● **Problem statement**: Pull out each line of the records that contains the string "right", copying those lines in full. The match is case-sensitive.

══ Supplied information ══

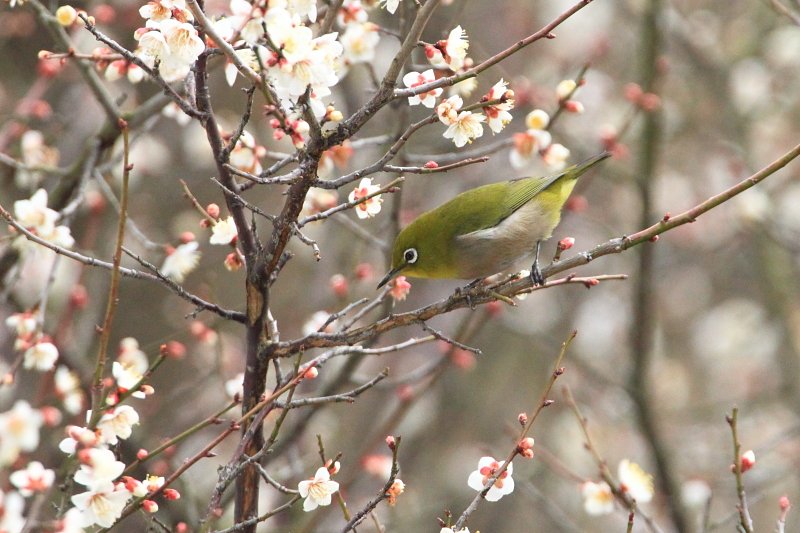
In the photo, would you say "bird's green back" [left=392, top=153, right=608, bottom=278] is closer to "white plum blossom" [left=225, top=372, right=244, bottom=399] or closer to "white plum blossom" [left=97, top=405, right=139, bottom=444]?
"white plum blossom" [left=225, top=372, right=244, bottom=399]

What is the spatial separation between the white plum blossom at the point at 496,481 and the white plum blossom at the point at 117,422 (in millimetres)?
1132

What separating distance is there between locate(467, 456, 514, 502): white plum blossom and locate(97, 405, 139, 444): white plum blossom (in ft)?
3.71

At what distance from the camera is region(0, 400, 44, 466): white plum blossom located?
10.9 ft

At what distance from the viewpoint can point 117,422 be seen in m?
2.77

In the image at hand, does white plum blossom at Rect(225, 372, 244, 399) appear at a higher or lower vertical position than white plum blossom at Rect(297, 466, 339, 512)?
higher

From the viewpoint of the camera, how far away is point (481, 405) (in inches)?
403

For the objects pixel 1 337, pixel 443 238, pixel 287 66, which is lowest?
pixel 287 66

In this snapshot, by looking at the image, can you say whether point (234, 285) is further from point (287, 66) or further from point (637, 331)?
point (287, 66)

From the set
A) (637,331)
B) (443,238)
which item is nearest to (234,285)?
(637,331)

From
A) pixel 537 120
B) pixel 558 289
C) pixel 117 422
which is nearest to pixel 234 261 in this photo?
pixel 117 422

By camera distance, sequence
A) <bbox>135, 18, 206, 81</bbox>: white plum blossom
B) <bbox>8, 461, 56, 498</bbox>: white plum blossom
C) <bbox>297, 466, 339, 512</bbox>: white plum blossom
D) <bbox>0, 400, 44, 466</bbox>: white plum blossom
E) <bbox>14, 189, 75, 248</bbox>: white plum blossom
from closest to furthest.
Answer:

═══
══ Supplied information ══

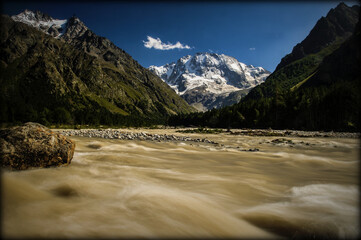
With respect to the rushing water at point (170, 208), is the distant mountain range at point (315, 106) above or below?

═══

● **Full answer**:
In the photo, would you say "bird's green back" [left=392, top=153, right=608, bottom=278] is closer to "white plum blossom" [left=225, top=372, right=244, bottom=399] or closer to "white plum blossom" [left=97, top=405, right=139, bottom=444]?
"white plum blossom" [left=225, top=372, right=244, bottom=399]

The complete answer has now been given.